Avec son visage buriné et cabossé qui évoque à lui seul toute une vie, Watermelon Slim, de son vrai nom Bill Homans, représente cette Amérique profonde. Celle des motels sur les bords des routes désertes, celle des bars enfumés. Sa voix éraillée continue de redonner vie aux petites gens sur son dernier album enregistré au Canada, "Golden Boy", qui sort chez Dixie Frog le 28 avril.
Article rédigé par Jean-François Convert
France Télévisions - Rédaction Culture
Publié Mis à jour
Temps de lecture : 2 min
Watermelon Slim dans le clip de son single "Pickup My Guidon"
 (Mike Latschislaw)

Le premier morceau met tout de suite dans l’ambiance : avec "Pick up my guidon" (prends mon étendard comme guide), on est bien de l'autre côté de l'Atlantique et on va voyager à travers l'histoire américano-canadienne que semble connaitre sur le bout des doigts notre poète à l'étrange surnom de "Pastèque mince".

On sent tout de suite le poids du vécu sur son visage.
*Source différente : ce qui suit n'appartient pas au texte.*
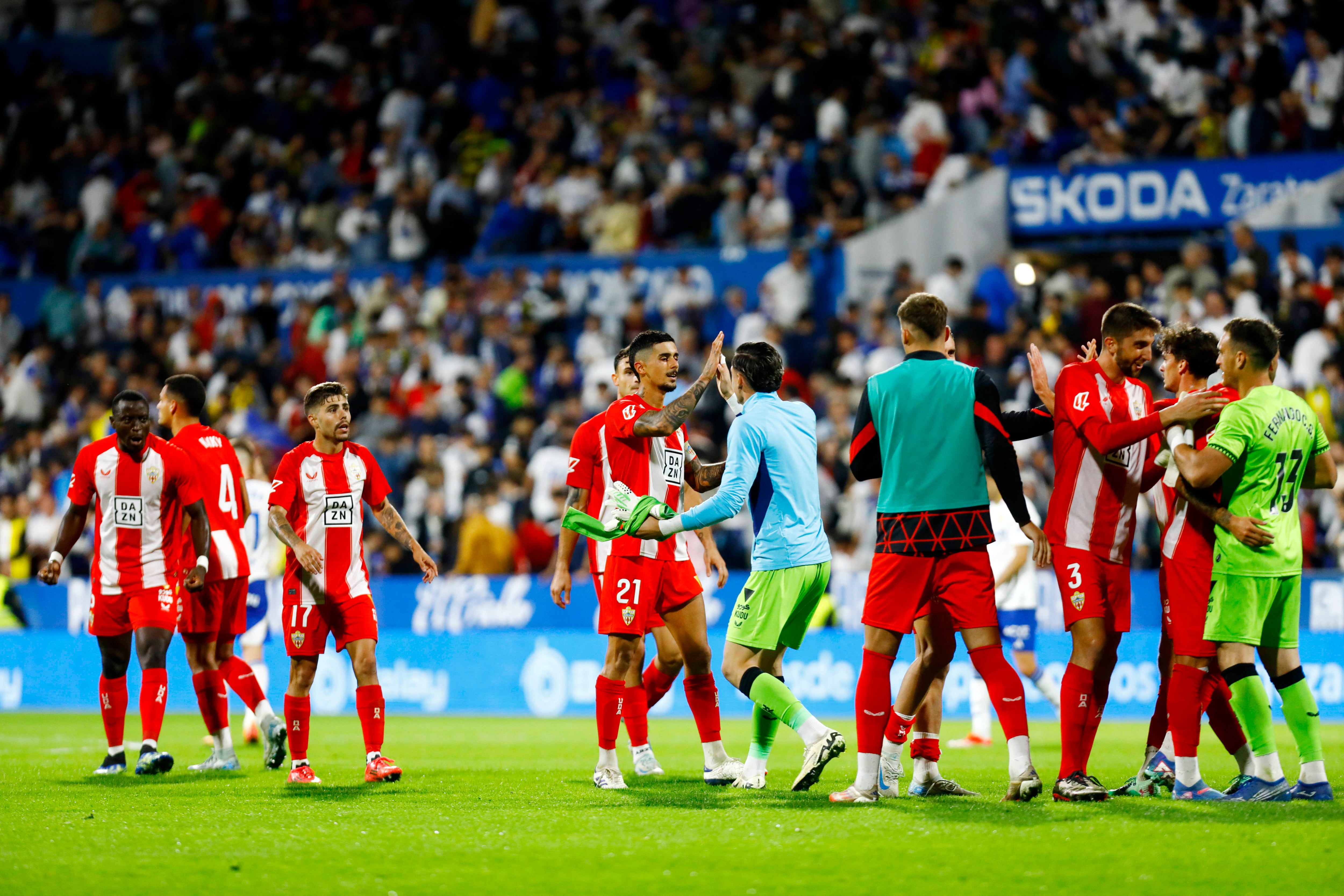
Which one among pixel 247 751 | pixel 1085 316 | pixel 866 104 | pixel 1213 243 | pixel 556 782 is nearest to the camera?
pixel 556 782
Une vie faite de galères, mais aussi de combats et de convictions.
Un visage marqué qui en dit long
 (Mike Latschislaw)
Engagé volontaire au Vietnam, il y a ressenti une aversion pour la guerre et la hiérarchie militaire. De retour au pays, il est devenu membre à vie de l’organisation Vietnam Veterans against the war (anciens combattants du Vietnam opposés à la guerre) qu’il cite avec fierté dans le livret du CD tout en leur dédiant son album. Cet engagement (il a également été militant socialiste) se ressent dans ses textes qui redonnent de la voix et de la visibilité aux déshérités du rêve américain.
Ainsi dans "Mean streets", il raconte le quotidien des SDF, ou dans "Winners of us all" il n’oublie pas les laissés pour compte de la société de l’oncle Sam.
Une démarche qui n’est pas sans rappeler celle du Springsteen de Nebraska.
L’écriture mêle habilement la revendication sociale à la poésie et une érudition certaine : dans ses mentors il cite aussi bien Muddy Waters et Pete Seeger que William Shakespeare.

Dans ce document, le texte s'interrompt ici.